Hampton Wick - Then and Now
Hamlet at the end of Kingston Bridge disrupted by the arrival of the railway and trams.
Hampton Wick enjoys a strategic position at the Middlesex end of Kingston Bridge; all the early roads radiated from the end of the bridge as through roads to other places. It was, however, part of Hampton until 1831 but was semi-autonomous long before then. In fact the community was frequently in dispute with Hampton, particularly about the apportionment of income from parish charities: there were long-running legal proceedings. The opportunity to separate from Hampton parish came in 1831 when St Mary’s Church, now inadequate for the growing population, was rebuilt. The village became a separate parish and a new church dedicated to St John the Baptist (below) was built.
Kingston Bridge was rebuilt and opened in 1828 and nearly 20 properties in Hampton Wick were affected: many had to be demolished for the new approach roads. In 1865 schools were built for boys and girls in High Street and they were later extended. Between 1861 and 1863 the railway line from Twickenham to Kingston was cut through the village and another 20 houses had to be demolished.
In 1863 Hampton Wick was able to make the final break with Hampton when it became the first of the local areas to form a Local Board. This terminated local government control from Hampton. A library with Council offices above was built next to the schools in High Street.

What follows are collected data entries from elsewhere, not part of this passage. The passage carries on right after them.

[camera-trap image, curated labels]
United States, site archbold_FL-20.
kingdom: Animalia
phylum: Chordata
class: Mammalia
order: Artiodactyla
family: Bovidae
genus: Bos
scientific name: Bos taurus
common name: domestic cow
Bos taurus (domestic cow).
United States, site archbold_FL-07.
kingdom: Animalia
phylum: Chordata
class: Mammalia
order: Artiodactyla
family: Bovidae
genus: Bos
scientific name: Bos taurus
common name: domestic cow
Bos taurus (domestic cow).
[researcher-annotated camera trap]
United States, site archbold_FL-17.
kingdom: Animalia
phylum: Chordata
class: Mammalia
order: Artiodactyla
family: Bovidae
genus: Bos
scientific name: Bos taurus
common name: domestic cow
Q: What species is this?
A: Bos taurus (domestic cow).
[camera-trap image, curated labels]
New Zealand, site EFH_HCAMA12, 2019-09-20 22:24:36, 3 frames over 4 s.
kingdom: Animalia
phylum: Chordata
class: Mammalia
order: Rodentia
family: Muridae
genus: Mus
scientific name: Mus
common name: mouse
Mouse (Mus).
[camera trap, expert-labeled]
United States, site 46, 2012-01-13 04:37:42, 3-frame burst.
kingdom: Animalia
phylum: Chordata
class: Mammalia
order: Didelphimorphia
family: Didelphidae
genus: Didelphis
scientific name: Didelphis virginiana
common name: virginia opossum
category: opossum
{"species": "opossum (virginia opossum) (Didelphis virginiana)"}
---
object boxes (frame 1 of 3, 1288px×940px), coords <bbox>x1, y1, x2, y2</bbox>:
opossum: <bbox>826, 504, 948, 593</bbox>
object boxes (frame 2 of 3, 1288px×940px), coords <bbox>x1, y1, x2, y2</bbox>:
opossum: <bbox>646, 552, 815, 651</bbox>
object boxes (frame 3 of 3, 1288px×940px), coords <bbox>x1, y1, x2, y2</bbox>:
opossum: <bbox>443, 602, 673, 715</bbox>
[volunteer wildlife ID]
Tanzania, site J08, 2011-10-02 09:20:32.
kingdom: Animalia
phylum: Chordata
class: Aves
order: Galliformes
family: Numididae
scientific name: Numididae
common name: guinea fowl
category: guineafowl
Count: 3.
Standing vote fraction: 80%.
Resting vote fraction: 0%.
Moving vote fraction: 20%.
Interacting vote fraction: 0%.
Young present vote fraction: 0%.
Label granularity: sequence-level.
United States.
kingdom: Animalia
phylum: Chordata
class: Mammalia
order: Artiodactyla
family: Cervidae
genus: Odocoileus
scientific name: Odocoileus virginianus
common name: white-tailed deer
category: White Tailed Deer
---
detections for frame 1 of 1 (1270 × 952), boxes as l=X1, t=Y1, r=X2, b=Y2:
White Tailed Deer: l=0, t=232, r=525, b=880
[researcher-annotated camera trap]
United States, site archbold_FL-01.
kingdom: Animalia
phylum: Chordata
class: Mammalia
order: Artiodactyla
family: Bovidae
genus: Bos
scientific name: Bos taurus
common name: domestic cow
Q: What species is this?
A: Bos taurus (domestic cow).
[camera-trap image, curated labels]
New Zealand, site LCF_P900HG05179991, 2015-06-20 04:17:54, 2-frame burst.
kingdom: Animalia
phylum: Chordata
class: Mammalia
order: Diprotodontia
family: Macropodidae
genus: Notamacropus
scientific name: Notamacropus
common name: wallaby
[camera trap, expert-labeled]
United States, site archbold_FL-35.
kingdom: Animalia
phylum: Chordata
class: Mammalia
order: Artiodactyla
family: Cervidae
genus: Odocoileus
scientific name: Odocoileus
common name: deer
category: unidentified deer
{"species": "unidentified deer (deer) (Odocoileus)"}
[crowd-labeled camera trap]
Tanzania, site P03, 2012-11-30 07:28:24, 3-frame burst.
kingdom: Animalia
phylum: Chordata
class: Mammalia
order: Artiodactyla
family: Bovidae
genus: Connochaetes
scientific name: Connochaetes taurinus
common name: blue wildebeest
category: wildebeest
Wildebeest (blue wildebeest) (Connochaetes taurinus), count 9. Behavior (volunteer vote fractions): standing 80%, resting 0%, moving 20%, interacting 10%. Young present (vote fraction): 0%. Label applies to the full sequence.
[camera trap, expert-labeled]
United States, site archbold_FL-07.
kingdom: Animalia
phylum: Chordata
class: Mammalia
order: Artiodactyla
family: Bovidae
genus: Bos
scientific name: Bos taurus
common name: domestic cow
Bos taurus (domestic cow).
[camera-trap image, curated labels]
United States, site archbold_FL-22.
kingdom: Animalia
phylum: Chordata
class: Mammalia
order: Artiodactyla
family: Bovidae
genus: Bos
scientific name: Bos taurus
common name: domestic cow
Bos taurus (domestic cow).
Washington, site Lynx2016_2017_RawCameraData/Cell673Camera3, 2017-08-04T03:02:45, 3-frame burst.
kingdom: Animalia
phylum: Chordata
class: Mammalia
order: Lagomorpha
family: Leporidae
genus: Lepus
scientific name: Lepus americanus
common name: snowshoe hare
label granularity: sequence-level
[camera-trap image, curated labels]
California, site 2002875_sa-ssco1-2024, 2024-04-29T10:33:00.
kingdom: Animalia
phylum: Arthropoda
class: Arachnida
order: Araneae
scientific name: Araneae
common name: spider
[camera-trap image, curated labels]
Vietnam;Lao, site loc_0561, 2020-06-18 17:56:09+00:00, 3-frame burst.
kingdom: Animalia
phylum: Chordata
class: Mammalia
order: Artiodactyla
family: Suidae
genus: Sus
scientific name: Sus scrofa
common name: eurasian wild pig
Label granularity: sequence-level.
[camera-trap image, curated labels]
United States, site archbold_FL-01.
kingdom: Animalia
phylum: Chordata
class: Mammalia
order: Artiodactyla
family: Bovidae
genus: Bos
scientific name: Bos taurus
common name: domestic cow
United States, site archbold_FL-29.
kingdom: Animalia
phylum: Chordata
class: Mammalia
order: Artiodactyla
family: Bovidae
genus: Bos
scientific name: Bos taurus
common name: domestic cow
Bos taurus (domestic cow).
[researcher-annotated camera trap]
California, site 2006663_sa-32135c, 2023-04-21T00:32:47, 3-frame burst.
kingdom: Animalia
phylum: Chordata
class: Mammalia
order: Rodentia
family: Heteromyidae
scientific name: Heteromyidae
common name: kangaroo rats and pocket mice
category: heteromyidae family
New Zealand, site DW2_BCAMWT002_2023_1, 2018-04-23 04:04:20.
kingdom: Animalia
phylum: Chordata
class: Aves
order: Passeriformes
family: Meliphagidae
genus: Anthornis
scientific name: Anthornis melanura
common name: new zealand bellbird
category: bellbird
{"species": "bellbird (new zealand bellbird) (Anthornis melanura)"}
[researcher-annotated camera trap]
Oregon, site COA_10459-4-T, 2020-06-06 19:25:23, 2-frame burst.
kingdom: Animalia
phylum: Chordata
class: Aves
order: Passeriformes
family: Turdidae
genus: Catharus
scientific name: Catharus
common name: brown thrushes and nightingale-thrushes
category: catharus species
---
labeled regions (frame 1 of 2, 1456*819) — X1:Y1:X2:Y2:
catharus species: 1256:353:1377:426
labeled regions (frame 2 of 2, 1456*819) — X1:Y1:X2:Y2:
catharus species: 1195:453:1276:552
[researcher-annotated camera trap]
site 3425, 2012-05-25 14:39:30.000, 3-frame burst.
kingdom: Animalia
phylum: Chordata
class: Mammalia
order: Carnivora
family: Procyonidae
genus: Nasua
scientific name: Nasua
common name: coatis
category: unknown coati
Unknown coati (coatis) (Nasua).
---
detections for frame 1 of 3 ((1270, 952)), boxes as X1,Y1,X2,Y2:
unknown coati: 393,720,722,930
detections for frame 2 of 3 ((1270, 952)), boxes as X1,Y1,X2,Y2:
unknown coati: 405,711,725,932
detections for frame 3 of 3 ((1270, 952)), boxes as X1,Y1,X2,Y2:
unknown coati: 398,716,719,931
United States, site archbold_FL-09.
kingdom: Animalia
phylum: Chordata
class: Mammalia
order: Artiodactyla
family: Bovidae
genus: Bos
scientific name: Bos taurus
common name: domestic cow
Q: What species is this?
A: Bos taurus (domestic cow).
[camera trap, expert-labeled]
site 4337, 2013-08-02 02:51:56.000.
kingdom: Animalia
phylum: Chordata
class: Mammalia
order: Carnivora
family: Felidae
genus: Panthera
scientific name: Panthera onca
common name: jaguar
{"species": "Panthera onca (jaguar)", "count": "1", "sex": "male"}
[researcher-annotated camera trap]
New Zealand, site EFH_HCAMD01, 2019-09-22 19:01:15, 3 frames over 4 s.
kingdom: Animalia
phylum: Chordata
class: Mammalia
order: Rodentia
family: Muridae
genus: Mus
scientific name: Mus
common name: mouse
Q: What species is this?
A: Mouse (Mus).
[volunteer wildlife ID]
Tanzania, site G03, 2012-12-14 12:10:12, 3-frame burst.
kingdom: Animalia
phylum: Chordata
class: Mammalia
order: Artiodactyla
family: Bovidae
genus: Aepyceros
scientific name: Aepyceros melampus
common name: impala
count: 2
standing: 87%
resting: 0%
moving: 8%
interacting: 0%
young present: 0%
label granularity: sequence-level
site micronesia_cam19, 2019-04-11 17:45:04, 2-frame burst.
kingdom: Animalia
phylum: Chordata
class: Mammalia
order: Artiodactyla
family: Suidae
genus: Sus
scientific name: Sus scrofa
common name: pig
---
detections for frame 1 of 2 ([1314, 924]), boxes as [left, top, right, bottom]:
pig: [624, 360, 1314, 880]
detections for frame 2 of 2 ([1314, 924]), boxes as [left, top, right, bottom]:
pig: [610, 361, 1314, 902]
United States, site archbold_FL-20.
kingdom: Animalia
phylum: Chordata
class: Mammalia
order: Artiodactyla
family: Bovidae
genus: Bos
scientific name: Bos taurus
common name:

There was further disruption to the village in 1902 when tramlines were laid and the road widened. This required the demolition of 21 buildings – some opposite the Swan public house and the rest opposite what is now the old library in High Street. New buildings were erected 20 feet (6 metres) further back. Since then the old school buildings have been replaced by an office block. Old Bridge Street, once packed with cottages, was mostly demolished in the 1960s and has been redeveloped.